**PASSAGE:**
>>>

EDITED: Based on feedback from the asker, they are really seeking to do some aggregations across runs of numbers (i.e. the first group of continuous 25s, then the second group of continuous 25s, and so on). Because of that, I suggest using rle or the run-level encoding function, to get a group number that you can use in the aggregate command.
I've modified the original data so that it contains two runs of 25, just for illustrative purposes, but it should work regardless. Using rle we get the encoded runs of data, and then we create a group number for each row. We do this by getting a vector of the total number of observed lengths, and then using the rep function to repeat each one by the appropriate length.
After this is done, we can use the same basic aggregation command again.
df_example <- data.frame(Time = 1:9,
Phase = c(0,25,25,25,0,0,25,25,0),
Pressure = c(0.015,0.015,0.234,0.111,0.567,0.876,0.234,0.542,0.543),
Speed = rep(x = 0,times = 9))
encoded_runs <- rle(x = df_example$Phase)
df_example$Group_No <- rep(x = 1:length(x = encoded_runs$lengths),
times = encoded_runs$lengths)

<<<

**SOURCE MATERIAL:**

>>>

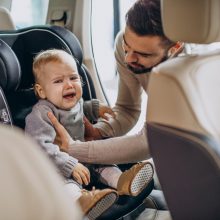 Θερμοπληξία στο αυτοκίνητο: Πολύ μεγάλος ο κίνδυνος για τα παιδιά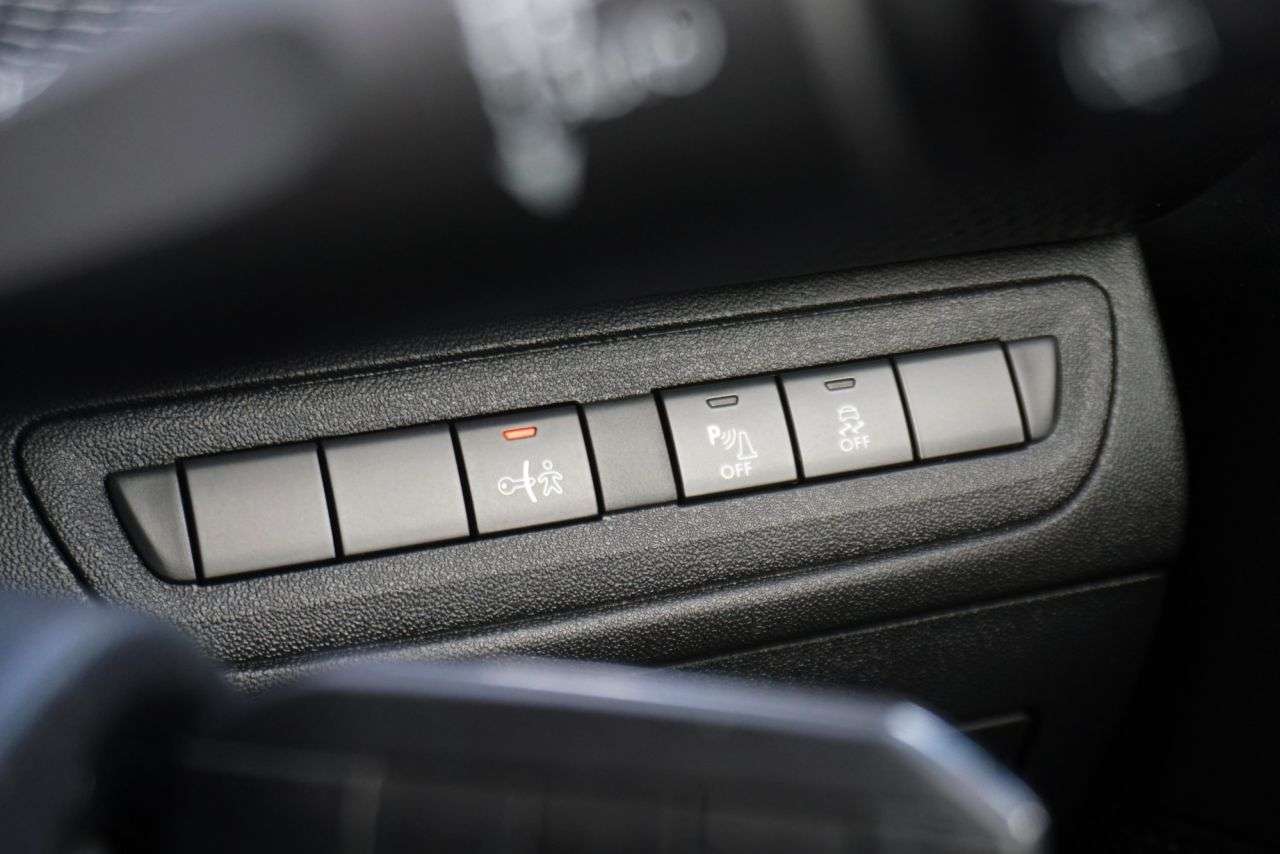 2016 PEUGEOT 208 2016 PEUGEOT 208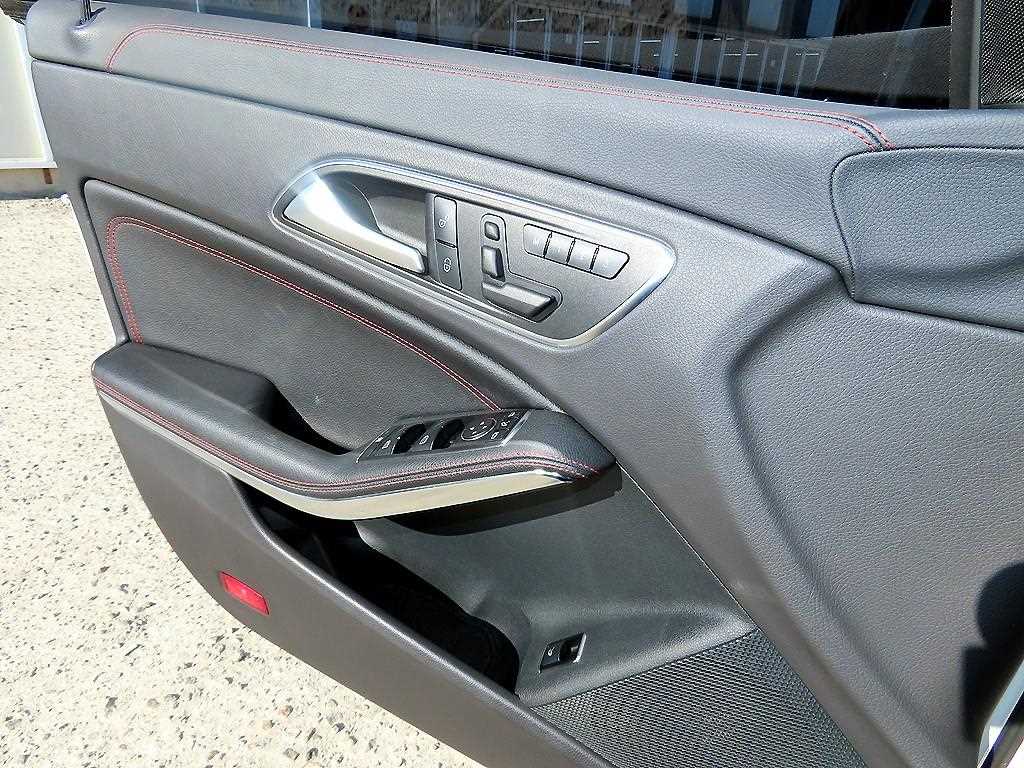 Mercedes Benz CLA Class - Vista 11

<<<

**EXERCISE SET:**
A. Answer these questions using the passage about rle:
(i) What function does it suggest for getting a group number?
(ii) How many runs of 25 does the modified data contain?
(iii) Which function repeats each group number by the right length?
B. Say whether each statement agrees with the passage about rle, and quote the words that decide it.
(i) The original data was changed so that it holds two runs of 25.
(ii) Once the group numbers are made, a different aggregation command is needed.
(iii) The rle function is run on the Pressure column.
C. Transcribe the passage about rle between "After this is" and "rle(x = df_example$Phase)", inclusive.

**EXERCISE RESPONSES:**
A.
(i) rle, the run-level encoding function
(ii) Two
(iii) rep

B.
(i) Yes: "I've modified the original data so that it contains two runs of 25"
(ii) No: "we can use the same basic aggregation command again."
(iii) No: "encoded_runs <- rle(x = df_example$Phase)"

C.
After this is done, we can use the same basic aggregation command again.
df_example <- data.frame(Time = 1:9,
Phase = c(0,25,25,25,0,0,25,25,0),
Pressure = c(0.015,0.015,0.234,0.111,0.567,0.876,0.234,0.542,0.543),
Speed = rep(x = 0,times = 9))
encoded_runs <- rle(x = df_example$Phase)